Intellectual capital refers to the intangible assets that contribute to a company's bottom line.
These assets include the expertise of employees, organizational processes, and sum of
knowledge contained within the organization (investopedia.com, 2019)

Aurther & Sheffin (2003) defines human capital as a stock competences, knowledge and
personality attributes embodied in the ability to perform labor. It is the attributes gained by a
worker through education and experience, so as to produce economic value.

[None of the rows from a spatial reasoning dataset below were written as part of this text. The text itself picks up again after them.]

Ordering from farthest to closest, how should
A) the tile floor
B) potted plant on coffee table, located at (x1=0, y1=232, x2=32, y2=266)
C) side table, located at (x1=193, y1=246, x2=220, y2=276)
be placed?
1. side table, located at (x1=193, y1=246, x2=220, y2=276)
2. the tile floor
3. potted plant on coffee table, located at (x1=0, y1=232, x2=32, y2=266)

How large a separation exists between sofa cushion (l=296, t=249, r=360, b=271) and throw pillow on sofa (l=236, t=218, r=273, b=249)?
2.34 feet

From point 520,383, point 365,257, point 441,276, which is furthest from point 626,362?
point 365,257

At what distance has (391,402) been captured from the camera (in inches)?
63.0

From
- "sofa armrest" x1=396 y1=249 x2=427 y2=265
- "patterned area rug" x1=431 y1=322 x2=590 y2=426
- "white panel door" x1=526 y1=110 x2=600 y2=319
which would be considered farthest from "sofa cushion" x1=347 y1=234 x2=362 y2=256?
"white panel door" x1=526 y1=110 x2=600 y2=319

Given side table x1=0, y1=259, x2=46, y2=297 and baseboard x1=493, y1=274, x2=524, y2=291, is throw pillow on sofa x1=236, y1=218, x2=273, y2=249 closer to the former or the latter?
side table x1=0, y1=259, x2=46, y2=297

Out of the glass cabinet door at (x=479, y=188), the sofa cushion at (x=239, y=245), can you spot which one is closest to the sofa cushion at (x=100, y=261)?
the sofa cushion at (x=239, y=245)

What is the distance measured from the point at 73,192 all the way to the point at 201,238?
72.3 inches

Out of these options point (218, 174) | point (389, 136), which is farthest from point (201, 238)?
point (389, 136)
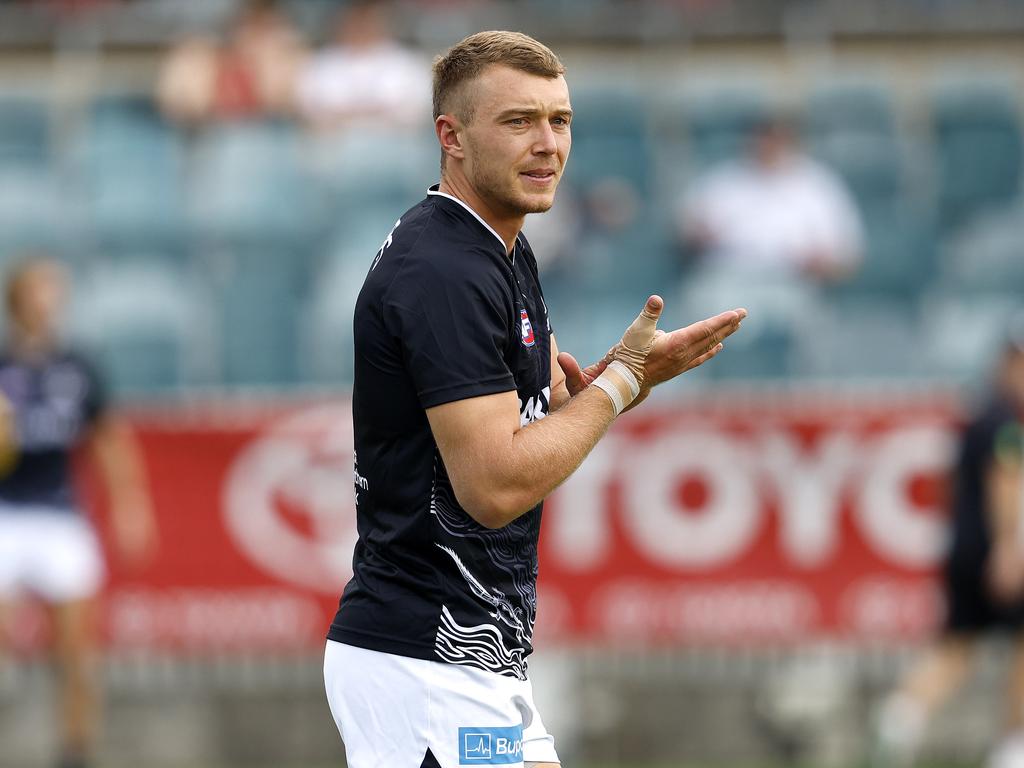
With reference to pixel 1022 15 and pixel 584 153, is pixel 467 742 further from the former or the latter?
pixel 1022 15

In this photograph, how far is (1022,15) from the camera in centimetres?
1307

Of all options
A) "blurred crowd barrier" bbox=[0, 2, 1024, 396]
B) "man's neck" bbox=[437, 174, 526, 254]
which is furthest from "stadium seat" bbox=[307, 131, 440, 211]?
"man's neck" bbox=[437, 174, 526, 254]

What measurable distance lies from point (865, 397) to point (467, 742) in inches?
247

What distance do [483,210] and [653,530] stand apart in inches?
230

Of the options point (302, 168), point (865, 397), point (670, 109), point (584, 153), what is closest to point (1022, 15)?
point (670, 109)

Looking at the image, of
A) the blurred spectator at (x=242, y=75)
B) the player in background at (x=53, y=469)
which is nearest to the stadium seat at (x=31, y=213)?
the blurred spectator at (x=242, y=75)

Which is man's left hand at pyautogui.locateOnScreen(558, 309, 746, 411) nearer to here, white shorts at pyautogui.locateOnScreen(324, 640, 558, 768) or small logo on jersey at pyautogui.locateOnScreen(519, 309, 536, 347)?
small logo on jersey at pyautogui.locateOnScreen(519, 309, 536, 347)

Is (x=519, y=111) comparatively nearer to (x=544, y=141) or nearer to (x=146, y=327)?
(x=544, y=141)

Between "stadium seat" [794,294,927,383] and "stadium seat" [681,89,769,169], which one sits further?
"stadium seat" [681,89,769,169]

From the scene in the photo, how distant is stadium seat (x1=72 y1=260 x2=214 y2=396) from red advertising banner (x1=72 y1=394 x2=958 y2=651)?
1.08m

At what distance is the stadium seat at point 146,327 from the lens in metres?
10.7

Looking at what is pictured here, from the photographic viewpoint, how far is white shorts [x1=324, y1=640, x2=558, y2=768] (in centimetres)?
382

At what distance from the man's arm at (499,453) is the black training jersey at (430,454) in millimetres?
65

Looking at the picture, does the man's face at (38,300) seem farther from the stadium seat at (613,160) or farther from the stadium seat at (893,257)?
the stadium seat at (893,257)
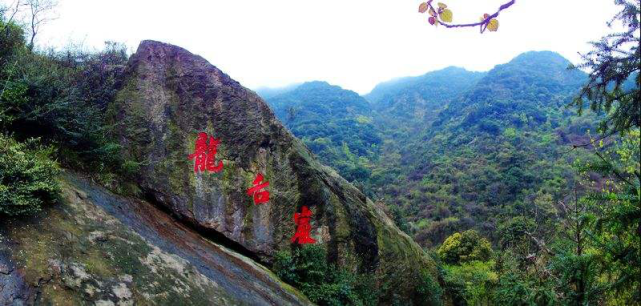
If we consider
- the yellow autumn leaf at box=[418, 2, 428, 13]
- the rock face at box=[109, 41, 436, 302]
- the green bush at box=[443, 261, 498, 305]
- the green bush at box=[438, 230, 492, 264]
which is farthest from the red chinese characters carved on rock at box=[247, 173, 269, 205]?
the green bush at box=[438, 230, 492, 264]

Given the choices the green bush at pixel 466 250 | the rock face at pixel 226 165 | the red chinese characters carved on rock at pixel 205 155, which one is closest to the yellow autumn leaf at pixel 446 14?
the rock face at pixel 226 165

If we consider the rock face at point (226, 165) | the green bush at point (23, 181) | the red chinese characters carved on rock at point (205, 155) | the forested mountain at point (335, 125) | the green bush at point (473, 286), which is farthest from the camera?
the forested mountain at point (335, 125)

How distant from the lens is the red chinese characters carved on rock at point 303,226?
10.8 m

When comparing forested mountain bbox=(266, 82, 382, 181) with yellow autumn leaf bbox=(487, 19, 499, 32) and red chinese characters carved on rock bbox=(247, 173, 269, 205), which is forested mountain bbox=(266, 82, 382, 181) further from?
yellow autumn leaf bbox=(487, 19, 499, 32)

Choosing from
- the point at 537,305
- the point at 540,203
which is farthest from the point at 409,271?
the point at 540,203

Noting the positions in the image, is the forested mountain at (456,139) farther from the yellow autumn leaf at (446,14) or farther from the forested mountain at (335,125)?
the yellow autumn leaf at (446,14)

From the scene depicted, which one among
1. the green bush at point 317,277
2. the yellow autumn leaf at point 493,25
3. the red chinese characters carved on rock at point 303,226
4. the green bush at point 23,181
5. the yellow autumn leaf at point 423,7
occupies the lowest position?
the green bush at point 317,277

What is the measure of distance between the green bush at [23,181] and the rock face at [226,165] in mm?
3145

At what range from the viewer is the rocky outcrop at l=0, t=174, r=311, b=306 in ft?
16.4

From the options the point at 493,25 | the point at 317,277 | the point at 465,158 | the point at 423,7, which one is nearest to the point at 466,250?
the point at 317,277

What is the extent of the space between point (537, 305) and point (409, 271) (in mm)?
6335

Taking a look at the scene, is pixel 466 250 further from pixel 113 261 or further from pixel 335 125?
pixel 335 125

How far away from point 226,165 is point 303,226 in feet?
8.63

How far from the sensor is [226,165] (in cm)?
1043
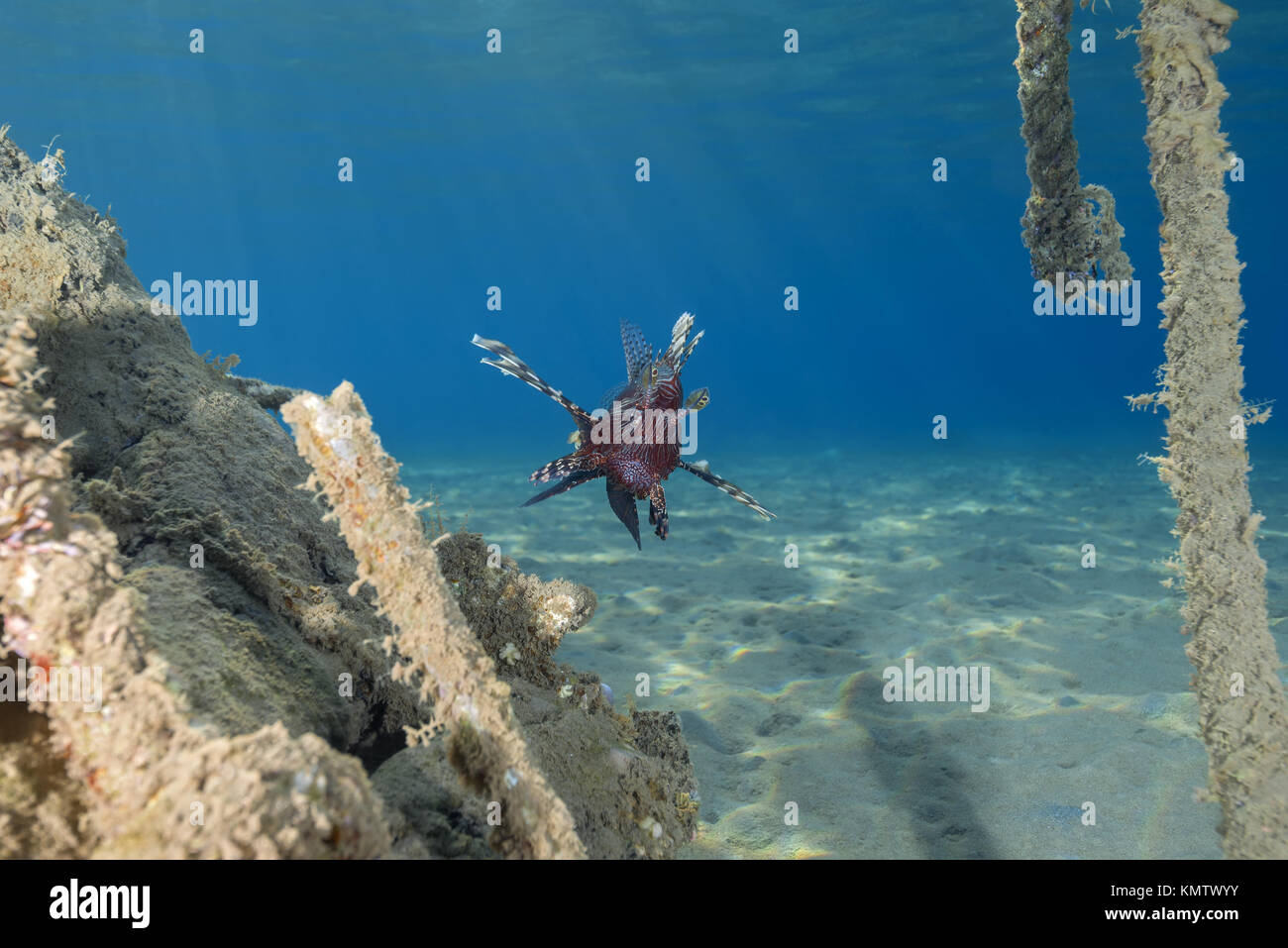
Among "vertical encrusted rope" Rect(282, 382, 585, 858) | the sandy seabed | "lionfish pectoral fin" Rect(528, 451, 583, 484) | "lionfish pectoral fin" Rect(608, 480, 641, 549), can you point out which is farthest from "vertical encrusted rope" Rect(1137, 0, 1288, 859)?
"lionfish pectoral fin" Rect(528, 451, 583, 484)

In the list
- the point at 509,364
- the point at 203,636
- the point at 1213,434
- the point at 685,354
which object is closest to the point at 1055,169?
the point at 1213,434

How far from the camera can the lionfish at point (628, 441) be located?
368cm

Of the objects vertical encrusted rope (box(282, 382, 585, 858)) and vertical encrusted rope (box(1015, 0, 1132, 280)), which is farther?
vertical encrusted rope (box(1015, 0, 1132, 280))

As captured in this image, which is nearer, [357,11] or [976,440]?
[976,440]

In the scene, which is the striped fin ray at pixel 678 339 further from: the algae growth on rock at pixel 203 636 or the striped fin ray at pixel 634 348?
the algae growth on rock at pixel 203 636

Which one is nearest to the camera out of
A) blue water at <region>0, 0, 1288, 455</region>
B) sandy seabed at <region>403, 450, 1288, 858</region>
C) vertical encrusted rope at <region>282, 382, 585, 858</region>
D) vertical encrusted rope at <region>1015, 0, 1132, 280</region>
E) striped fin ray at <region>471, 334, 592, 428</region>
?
vertical encrusted rope at <region>282, 382, 585, 858</region>

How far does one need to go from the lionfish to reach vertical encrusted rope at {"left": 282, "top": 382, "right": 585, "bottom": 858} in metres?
1.61

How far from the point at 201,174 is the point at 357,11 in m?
42.2

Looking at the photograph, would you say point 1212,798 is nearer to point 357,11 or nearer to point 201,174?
point 357,11

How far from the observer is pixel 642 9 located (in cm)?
2745

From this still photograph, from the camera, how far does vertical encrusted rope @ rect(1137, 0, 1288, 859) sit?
239cm

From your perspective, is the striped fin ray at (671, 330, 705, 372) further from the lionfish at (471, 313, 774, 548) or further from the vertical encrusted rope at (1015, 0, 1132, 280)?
the vertical encrusted rope at (1015, 0, 1132, 280)

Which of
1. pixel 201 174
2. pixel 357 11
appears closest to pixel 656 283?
pixel 201 174

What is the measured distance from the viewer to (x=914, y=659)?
19.9ft
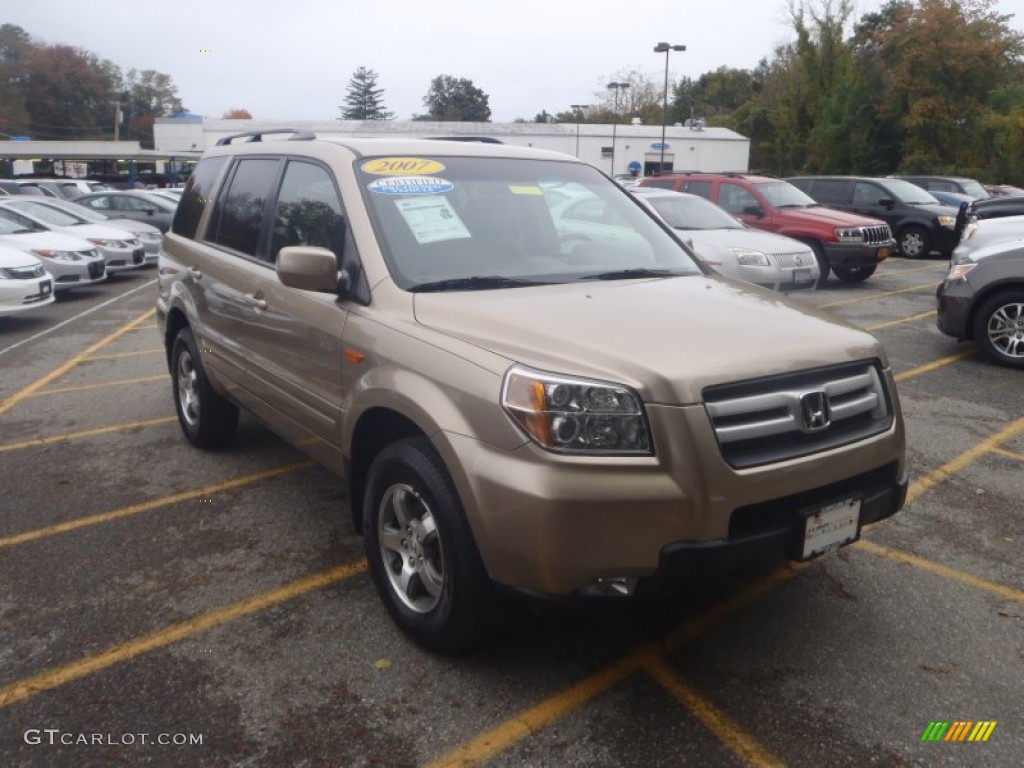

Smith, Adam (1776), in his book “An Inquiry into the Nature and Causes of Wealth of Nations”,
describes human capital as the acquired and useful abilities of all inhabitants and members of
the society. It always costs a real expense, which is a capital fixed in the person.

Structural capital is the supportive infrastructure that enables the rest of an organization to
function in a repeatable, scalable way. It is owned by an organization and remains with an
organization even when people leave. Structural capital includes processes, data, systems,
designs, and knowledge. (Jones, 2013)

Relational capital is one of the three primary components of intellectual capital, and is the value
inherent in a company’s relationships with its customers, vendors, and other important
constituencies. The idea behind the concept of intellectual capital is to emphasize the
importance of those intangible assets for the success of the company beyond key financial
performance measures. This is becoming increasingly important in knowledge driven
businesses. In literature there exist several definitions to Relational Capital. One definition is the
following:

“Relational Capital is a sub category of intellectual capital focusing on the intangible value
present in the relations an organization has with business partners and other external parties
that contribute to fulfill the company’s needs, and also includes elements like corporate
reputation and customer potential. RC represents the value of capability of a company to
interact with the outside world and all stakeholders.”
Intellectual capital represents “an asset that has no physical form, but creates value for the
company” (Bontis, Keow, & Richardson, 2000). Intellectual Capital or IC achieves the impact on
company operations through its components: human capital (HC), structural capital (SC) and
relational capital (RC). Thus, survival in market competition and long-term development of hotel
companies is ensured by constant investment in IC components and their efficient use. Service
companies are becoming more productive in developed industrial countries. As a consequence,
it can be said that we live in an economy based on services (Kianto, Hurmelinna-Laukkanen,&
Ritala, 2010). Hotel Management is one of these service industries, and it is one of the highly
profitable service industries in developed economies. The development of Hotel industry is
based on different types of knowledge – that of consumers’ needs, the ways of creating
services and methods of their differentiation. (Jones, 2013)
Since knowledge is the main component of both HC and itellectual capital, intellectual property
in hotel industry becomes more important than tangible assets. This is supported by the fact
that hotel management is a labor intensive industry and that performance largely depends on
the employees’ knowledge and skills. The other two IC components, SC and RC, which support
the operation of HC, also participate in the process of service design. In this way, the
consumers’ perception of the value and their choice are highly ifluenced by the knowledge and
skills of employees (whose work is supported by intangible infrastructure), cooperation with
consumers and the built brand, which makes the role of intellectual property in service creation
of utmost importance. Therefore, hotel managers, in addition to preparing and monitoring
financial statements, are also obliged to measure and report on the value of IC and its impact
on the increase in companies’ performance (Laing, Dunn, & Hughes-Lucas, 2010).